Difference Between Moving Out and Staying At Home – Communications Essay
Most teenagers would swear on their own grave that they would move out of their parent’s home at the first chance they get. The young adult does not yet realize the

differences in moving out on their own and living at home. There will be many harsh realities they must face. Mom is not there to do house work any more, the bills are infinite, and the kitchen is no longer magically filled with food. That may not sound too real to a person who has not moved away from home; however, they are yet to move away from home.

The work required to keep a home clean tends to go unnoticed when the mother does it. Clean floors, tidy rooms, and fresh laundry tend to be taken for granite. Even though the average teenager may help around the house one of the parents tend to do most of the housework. The floor is always clean, the rooms are always tidy, and laundry is never less than fresh and neatly folded.

When a teenager grows up and moves out this all changes. The laundry will pile high and become a daunting task for them to achieve. The back door step will be dirty, and the rooms will become cluttered. Not only are these chores time consuming, they can also be costly. That huge pile of laundry takes money to wash. Thoughtlessly, roommates trash the room that was just clean. The dishes pile high despite all efforts and the trashcan seems to suddenly fill when unattended. The task of keeping a clean home at this point becomes devastating.

Alas, trash and clutter become the last of the worries as the bills begin to roll in. Living at home with parents makes bills appear as some fictional scary story. The most a teenager usually pays for is a car to drive, and a few other luxuries. The parents pay for the water left dripping, the gas burnt by the stove, and the power consumed by the light left on. Teenagers living at home will never even notice any of these expenses.

Once the young adult moves out bills rear their ugly heads and become a reality. A light left on soon becomes blow to ones wallet. This is when the biggest changes begin to occur. The lights will be off in unoccupied rooms, the TV will never be left on, and the furnace will get turned down. Power may have been a necessity at home; now it has become a nascence.
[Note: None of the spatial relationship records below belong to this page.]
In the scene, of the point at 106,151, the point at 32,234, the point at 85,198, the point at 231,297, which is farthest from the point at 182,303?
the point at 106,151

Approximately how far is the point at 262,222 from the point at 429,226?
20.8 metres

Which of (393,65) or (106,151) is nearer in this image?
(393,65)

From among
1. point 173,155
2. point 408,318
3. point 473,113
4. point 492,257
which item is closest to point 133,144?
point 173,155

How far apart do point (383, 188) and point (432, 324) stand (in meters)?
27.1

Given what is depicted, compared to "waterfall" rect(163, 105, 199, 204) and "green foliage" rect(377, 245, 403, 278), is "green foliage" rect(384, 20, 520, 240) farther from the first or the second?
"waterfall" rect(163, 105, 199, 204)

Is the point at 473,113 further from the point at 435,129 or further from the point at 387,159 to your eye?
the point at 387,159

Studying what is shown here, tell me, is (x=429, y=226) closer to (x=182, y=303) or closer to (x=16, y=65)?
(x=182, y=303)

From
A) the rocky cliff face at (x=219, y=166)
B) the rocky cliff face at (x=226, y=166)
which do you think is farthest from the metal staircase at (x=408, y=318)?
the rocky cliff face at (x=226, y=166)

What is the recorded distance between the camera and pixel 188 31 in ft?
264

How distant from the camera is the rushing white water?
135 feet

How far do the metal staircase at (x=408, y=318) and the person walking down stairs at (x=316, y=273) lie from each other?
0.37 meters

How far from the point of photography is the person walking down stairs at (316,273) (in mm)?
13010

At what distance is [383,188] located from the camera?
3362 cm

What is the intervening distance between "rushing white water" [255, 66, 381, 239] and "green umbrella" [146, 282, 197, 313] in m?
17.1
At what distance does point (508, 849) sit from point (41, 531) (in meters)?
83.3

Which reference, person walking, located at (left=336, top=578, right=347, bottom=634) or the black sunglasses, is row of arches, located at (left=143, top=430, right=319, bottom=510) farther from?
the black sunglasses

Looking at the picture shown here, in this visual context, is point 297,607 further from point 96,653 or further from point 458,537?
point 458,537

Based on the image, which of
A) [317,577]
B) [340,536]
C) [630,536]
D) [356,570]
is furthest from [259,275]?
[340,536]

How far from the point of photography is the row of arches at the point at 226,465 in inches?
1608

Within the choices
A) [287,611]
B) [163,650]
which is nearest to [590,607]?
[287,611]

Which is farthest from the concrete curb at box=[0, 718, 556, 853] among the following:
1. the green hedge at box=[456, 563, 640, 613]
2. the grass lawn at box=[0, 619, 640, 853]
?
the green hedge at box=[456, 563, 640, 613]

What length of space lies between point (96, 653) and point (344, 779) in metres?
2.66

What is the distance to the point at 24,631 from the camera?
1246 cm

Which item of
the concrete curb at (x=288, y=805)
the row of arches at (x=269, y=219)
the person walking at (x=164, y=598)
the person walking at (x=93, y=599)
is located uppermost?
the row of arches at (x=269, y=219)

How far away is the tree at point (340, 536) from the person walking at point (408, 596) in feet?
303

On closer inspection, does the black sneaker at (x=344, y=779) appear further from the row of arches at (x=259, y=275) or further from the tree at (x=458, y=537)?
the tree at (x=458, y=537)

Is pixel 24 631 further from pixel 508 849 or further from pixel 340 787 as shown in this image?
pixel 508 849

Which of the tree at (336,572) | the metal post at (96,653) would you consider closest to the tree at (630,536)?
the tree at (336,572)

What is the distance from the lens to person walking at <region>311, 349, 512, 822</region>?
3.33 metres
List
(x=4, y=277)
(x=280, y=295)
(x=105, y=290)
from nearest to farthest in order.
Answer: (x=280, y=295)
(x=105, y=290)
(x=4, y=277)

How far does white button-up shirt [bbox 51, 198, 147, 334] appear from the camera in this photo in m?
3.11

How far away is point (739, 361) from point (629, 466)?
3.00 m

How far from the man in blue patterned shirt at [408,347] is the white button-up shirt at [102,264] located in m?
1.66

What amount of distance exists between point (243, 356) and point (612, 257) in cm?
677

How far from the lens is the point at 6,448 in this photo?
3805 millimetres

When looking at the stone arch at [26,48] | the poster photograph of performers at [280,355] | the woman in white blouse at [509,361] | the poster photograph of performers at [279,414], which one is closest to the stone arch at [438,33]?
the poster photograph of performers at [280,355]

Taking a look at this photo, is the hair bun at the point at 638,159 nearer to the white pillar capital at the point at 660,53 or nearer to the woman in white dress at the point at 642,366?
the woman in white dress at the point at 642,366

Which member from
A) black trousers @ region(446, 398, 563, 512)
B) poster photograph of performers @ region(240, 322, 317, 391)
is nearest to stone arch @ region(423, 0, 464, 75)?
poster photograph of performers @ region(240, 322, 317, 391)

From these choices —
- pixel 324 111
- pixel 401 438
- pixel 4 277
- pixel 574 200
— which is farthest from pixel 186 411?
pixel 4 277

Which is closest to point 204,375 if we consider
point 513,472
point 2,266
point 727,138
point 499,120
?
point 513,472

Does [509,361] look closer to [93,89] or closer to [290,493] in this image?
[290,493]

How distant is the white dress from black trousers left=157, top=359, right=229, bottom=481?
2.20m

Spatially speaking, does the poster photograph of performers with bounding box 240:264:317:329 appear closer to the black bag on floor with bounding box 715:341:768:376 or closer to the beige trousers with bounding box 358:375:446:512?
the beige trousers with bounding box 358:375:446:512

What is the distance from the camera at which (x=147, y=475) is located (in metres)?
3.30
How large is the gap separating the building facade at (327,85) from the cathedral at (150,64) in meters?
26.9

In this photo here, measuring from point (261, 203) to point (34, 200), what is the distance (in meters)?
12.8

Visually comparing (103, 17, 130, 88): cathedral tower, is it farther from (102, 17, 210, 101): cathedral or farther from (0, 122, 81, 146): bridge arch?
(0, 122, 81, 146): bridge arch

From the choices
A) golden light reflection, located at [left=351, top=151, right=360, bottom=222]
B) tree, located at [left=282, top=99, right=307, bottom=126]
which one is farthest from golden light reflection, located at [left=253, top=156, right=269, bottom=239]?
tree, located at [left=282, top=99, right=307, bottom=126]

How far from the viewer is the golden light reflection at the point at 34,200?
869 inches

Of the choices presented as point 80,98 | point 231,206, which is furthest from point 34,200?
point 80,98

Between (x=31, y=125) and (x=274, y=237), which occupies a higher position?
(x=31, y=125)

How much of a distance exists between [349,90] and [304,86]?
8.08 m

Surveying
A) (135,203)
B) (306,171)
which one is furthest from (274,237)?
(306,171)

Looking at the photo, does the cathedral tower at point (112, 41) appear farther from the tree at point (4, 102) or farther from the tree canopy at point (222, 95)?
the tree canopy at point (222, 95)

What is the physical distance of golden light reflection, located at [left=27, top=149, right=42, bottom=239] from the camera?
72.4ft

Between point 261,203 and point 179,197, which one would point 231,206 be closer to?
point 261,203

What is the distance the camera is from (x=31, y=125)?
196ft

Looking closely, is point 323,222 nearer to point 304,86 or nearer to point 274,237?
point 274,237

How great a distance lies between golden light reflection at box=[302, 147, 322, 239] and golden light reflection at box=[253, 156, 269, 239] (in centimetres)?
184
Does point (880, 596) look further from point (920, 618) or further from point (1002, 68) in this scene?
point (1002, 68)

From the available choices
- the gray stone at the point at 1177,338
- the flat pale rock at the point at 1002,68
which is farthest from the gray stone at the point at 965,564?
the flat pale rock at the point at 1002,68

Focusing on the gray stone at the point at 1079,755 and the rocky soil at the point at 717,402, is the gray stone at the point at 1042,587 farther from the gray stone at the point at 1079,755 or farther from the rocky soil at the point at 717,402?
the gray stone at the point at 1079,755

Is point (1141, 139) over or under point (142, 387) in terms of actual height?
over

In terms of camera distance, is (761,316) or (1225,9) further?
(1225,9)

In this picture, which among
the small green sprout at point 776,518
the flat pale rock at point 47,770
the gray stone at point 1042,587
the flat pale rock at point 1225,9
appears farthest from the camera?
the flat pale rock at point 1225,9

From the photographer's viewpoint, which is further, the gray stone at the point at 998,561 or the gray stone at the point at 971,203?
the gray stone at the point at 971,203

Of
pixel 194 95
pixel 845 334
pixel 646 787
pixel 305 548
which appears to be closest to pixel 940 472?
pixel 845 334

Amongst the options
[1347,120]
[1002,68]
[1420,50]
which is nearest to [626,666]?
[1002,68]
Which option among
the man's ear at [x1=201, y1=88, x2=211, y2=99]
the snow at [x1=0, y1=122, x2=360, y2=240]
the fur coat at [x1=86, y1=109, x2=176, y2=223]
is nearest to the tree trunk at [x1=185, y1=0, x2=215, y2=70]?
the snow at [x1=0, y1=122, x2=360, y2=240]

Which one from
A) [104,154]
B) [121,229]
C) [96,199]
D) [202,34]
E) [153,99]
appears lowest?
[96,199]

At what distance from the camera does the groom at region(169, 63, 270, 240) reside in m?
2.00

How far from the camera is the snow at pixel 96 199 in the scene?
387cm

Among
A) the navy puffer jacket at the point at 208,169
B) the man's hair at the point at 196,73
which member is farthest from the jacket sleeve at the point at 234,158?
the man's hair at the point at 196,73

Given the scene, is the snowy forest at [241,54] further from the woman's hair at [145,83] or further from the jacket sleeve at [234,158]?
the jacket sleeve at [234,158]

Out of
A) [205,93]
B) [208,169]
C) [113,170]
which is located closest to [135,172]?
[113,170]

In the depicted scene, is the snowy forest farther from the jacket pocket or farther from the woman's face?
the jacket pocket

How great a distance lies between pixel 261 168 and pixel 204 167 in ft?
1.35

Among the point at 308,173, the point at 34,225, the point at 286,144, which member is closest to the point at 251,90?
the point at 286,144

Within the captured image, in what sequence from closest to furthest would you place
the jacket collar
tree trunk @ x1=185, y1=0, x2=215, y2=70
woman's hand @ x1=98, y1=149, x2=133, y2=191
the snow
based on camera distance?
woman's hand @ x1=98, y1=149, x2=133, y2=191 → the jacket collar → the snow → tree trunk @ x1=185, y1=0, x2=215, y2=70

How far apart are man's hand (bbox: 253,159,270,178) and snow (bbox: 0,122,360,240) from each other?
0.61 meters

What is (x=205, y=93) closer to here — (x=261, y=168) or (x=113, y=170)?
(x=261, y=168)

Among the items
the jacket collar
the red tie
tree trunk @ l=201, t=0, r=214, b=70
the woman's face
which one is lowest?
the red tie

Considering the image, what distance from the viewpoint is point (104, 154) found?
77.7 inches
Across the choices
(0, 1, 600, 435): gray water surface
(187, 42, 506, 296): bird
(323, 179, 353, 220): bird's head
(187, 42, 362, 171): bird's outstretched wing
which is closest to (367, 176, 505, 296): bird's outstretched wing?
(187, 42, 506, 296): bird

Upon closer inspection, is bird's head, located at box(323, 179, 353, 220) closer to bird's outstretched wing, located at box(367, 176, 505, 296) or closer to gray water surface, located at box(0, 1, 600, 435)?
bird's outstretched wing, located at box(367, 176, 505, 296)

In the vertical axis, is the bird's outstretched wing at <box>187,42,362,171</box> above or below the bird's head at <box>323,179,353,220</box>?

Now that the youngster is sitting bored and cold in the dark, the last reality comes into play. In the average home, under the wing of the mother a child will never know starvation. Food is plentiful and free in the kitchens of most parent’s homes. The mother or father goes to the store about the same time every week or two. This is the number one reality taken for granite when the teenager lives with their parents. There is always milk to poor into that bowl of the son or daughters favorite cereal. When the son arrives home his favorite microwavable delicacy is always waiting in the freezer. His parents still give him money to eat lunch at school. His proud mother will have a delicious family dinner prepared every Sunday evening. As long as he lives under that roof he will never have to cash in his aluminum cans to buy a cheeseburger at McDonalds.

To that young persons dismay, they will some day move out on their own. They will open the refrigerator door in their new home. All that they will find is the half a beer their roommate left there the night before. There will be no milk to poor over that bowl of generic brand Cheerios. Payday will finally come and they will go to the store. They will come home from Aldis grocery store. They will open their box of pre patied hamburgers and cook one to eat. As they take the first bite of that cheese-less, burnt, hamburger they realize they miss their mothers cooking.

Now this young, proud adult sits cold and bored in their new home, and waits for his laundry to finish the spin cycle. He thinks to himself why did I move out, then, he thinks, “I am going to move back home!” All too late he realizes I cannot leave my roommates out in the cold. He faces the reality that moving out is over rated.